» INSTRUCTIONS FOR THE TASK
All of the data that follows should be retyped exactly, please, except the pictures.
Start of AVAILABLE DATA
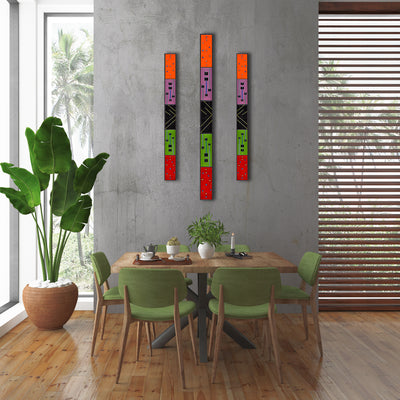 "Large Abstract Geometric Wall Art Set of 3 ""Rhythm Series"" - Made to Order"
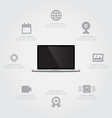 Laptop Information vector image vector image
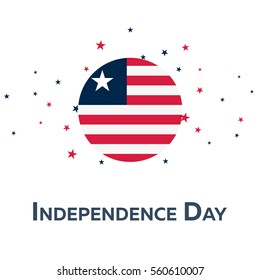 Independence day of Liberia. Patriotic Banner. Vector illustration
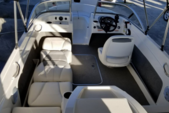18 ft. Bayliner 175 BR  Bow Rider Boat Rental San Francisco Image 2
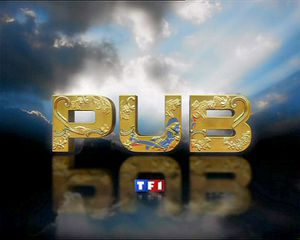 pub-tf1.jpg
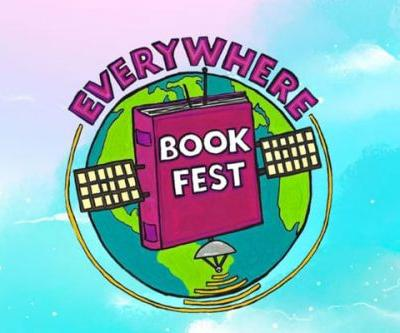 The 'Everywhere Book Fest' Is The Virtual Meet-Up Your Kids Need To Attend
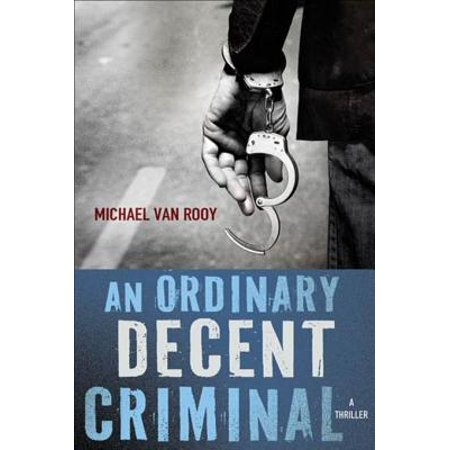 An Ordinary Decent Criminal - eBook (Best Products By The Ordinary)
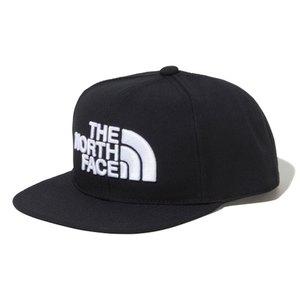 THE NORTH FACE(ザ・ノースフェイス) TNF TRUCKER CAP(TNF トラッカー キャップ) NN41811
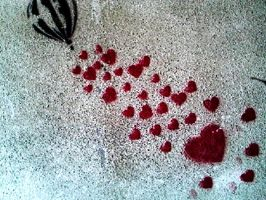 Hearts on the wall2 by JustGeorgie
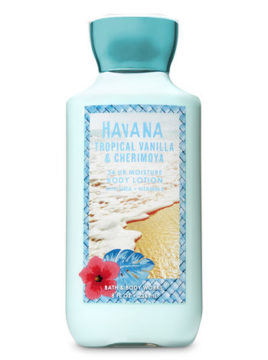 Bath Body Works Tropical Vanilla Vanilla Body Lotion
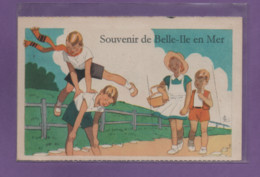 56-CPA BELLE ILE EN MER - CARTE A SYSTEME - Belle Ile En Mer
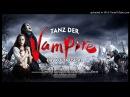 21.12.2017 -2. Knoblauch Mark Seibert Tanz der Vampire Ronacher Wien 21.12.2017
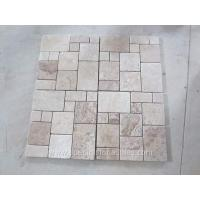 Buy cheap Tumbled Beige White Travertine Tumbled Mosaic Tile Backsplash French Patterns from wholesalers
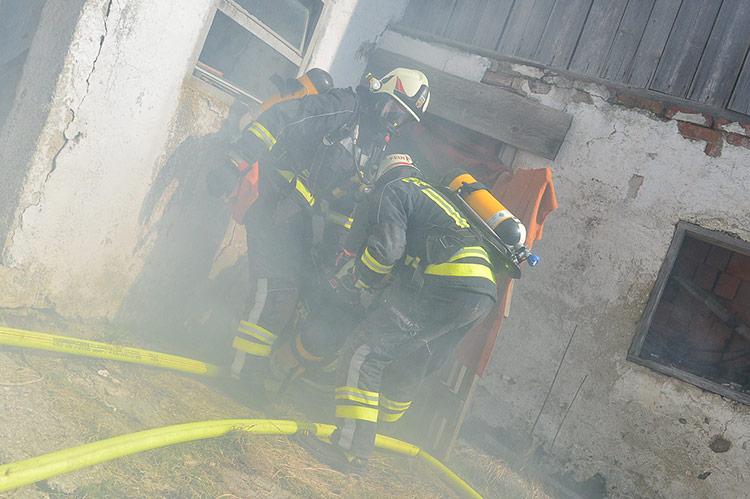 Atemschutzeinsatz Feuerwehr Freistadt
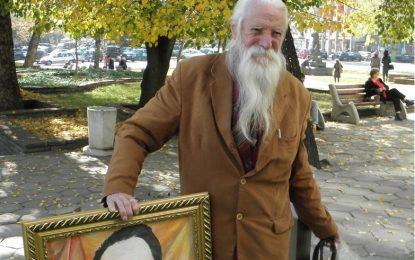 Ученик на Майстора строи четири църкви в Пернишко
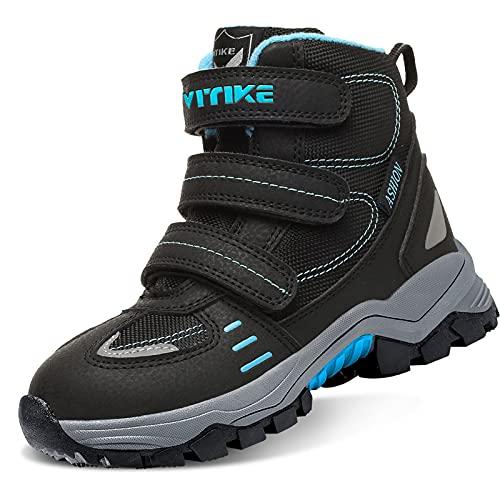 VITIKE Chaussures en Coton pour Enfants Bottes de Neige d'hiver Chaussures de randonnée Garçon Walking Trekking léger Outdoor Sporty Shoes Bottes d'escalade, 3-noir, 39 EU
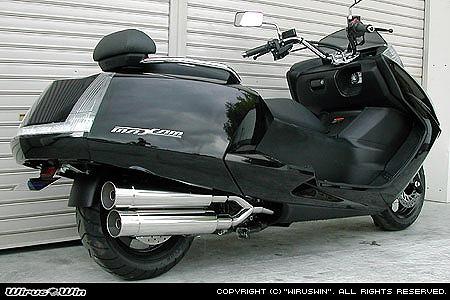 バイク用品 マフラー 4ストフルエキゾーストマフラーウイルズウィン WirusWin スタイリッシュツインマフラー バズーカー MAXAM(SG17J)152-14-02 4547567451594取寄品 スーパーセール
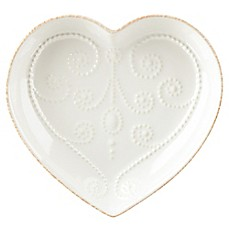 Lenox® French Perle Heart Dish in White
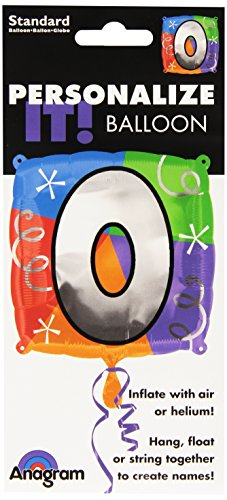 Anagram International Letter O/Number 0 Quad Package Balloon, 18""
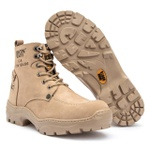 Bota 1050 C.A Jhon Boots - Marfim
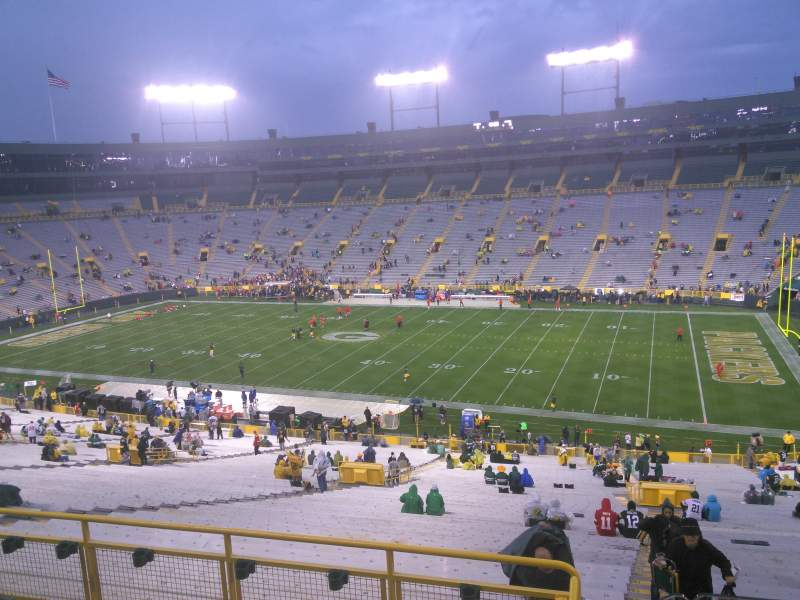 Lambeau Field, section: 332, row: 5, seat: 27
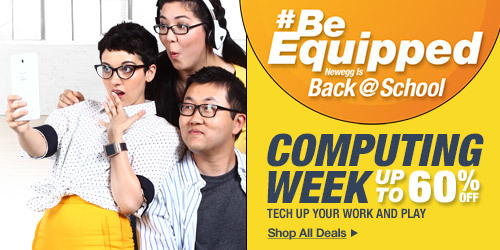 COMPUTING WEEK UP TO 60% OFF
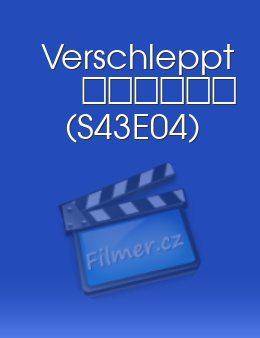 Tatort - Verschleppt download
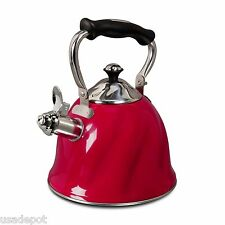 Mr Coffee Whislting Tea Kettle Hot Water Pot 2.3 Quart, Red
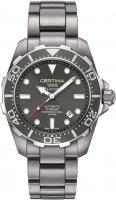 zegarek  Certina C013.407.44.081.00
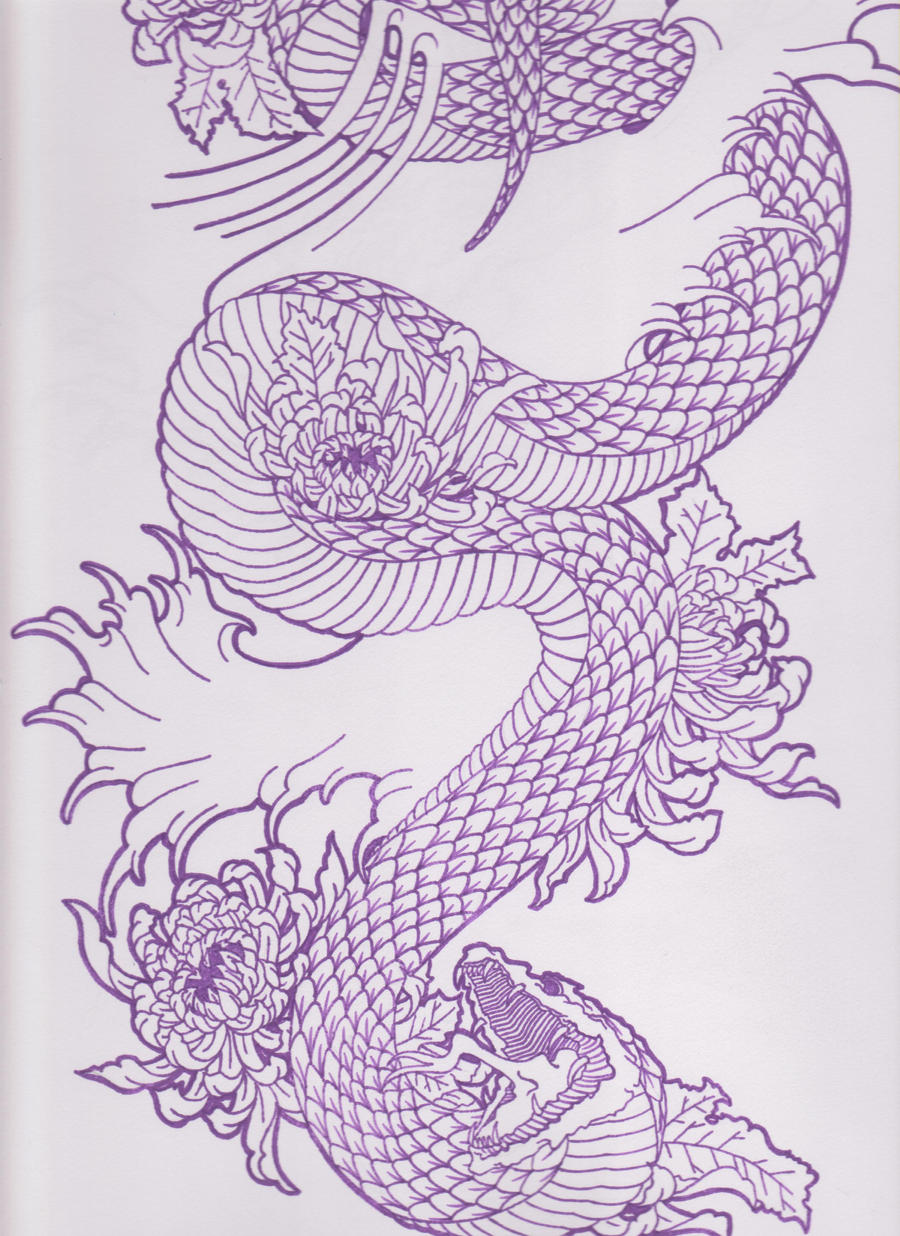 Snake Tattoo Line Drawing : Snake tattoo by bloodempire on deviantart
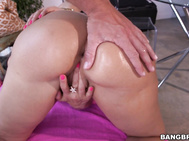Mr Anal has a special toy just for Lisa Ann today.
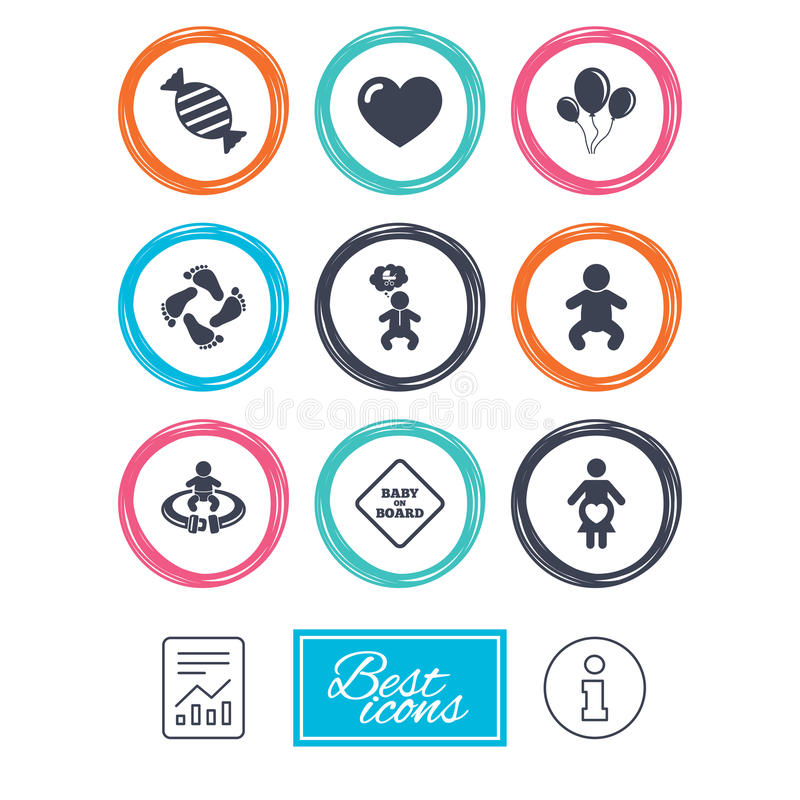 Pregnancy, maternity and baby care icons. Candy, strollers and fasten seat belt signs. Footprint, love and balloon symbols. Report document, information icons royalty free illustration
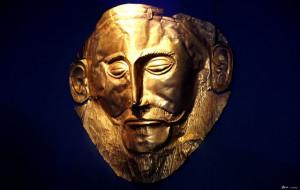 Maschera di Agamennone, ritrovata dall'archeologo Heinrich Schliemann ...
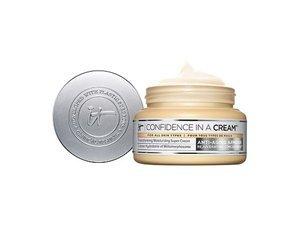 IT Cosmetics Confidence In A Cream Face Cream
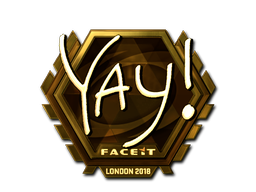 yay | London 2018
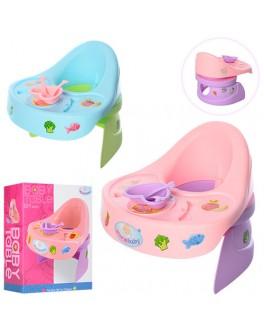 Кукольный стульчик для кормления WZJ 019 B-1-2 - mpl WZJ 019 B-1-2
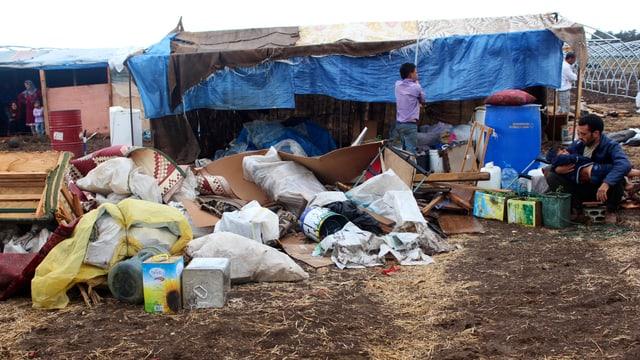 Zeltlager mit Syrern im Nordlibanon nach Regenfällen Ende September.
End of AVAILABLE DATA
» TASK RESULT
 "Large Abstract Geometric Wall Art Set of 3 ""Rhythm Series"" - Made to Order"
 Laptop Information vector image vector image
 Independence day of Liberia. Patriotic Banner. Vector illustration
18 ft. Bayliner 175 BR  Bow Rider Boat Rental San Francisco Image 2
 pub-tf1.jpg
 The 'Everywhere Book Fest' Is The Virtual Meet-Up Your Kids Need To Attend
 An Ordinary Decent Criminal - eBook (Best Products By The Ordinary)
 THE NORTH FACE(ザ・ノースフェイス) TNF TRUCKER CAP(TNF トラッカー キャップ) NN41811
 Hearts on the wall2 by JustGeorgie
 Bath Body Works Tropical Vanilla Vanilla Body Lotion
 56-CPA BELLE ILE EN MER - CARTE A SYSTEME - Belle Ile En Mer
 21.12.2017 -2. Knoblauch Mark Seibert Tanz der Vampire Ronacher Wien 21.12.2017
 Buy cheap Tumbled Beige White Travertine Tumbled Mosaic Tile Backsplash French Patterns from wholesalers
 Atemschutzeinsatz Feuerwehr Freistadt
 Ученик на Майстора строи четири църкви в Пернишко
 VITIKE Chaussures en Coton pour Enfants Bottes de Neige d'hiver Chaussures de randonnée Garçon Walking Trekking léger Outdoor Sporty Shoes Bottes d'escalade, 3-noir, 39 EU
 バイク用品 マフラー 4ストフルエキゾーストマフラーウイルズウィン WirusWin スタイリッシュツインマフラー バズーカー MAXAM(SG17J)152-14-02 4547567451594取寄品 スーパーセール
 Lenox® French Perle Heart Dish in White
 Anagram International Letter O/Number 0 Quad Package Balloon, 18""
 Bota 1050 C.A Jhon Boots - Marfim
 Lambeau Field, section: 332, row: 5, seat: 27
 COMPUTING WEEK UP TO 60% OFF
 Tatort - Verschleppt download
 Mr Coffee Whislting Tea Kettle Hot Water Pot 2.3 Quart, Red
 zegarek  Certina C013.407.44.081.00
 Snake Tattoo Line Drawing : Snake tattoo by bloodempire on deviantart
Mr Anal has a special toy just for Lisa Ann today.
 Pregnancy, maternity and baby care icons. Candy, strollers and fasten seat belt signs. Footprint, love and balloon symbols. Report document, information icons royalty free illustration
 Maschera di Agamennone, ritrovata dall'archeologo Heinrich Schliemann ...
 IT Cosmetics Confidence In A Cream Face Cream
 yay | London 2018
 Кукольный стульчик для кормления WZJ 019 B-1-2 - mpl WZJ 019 B-1-2
 Zeltlager mit Syrern im Nordlibanon nach Regenfällen Ende September.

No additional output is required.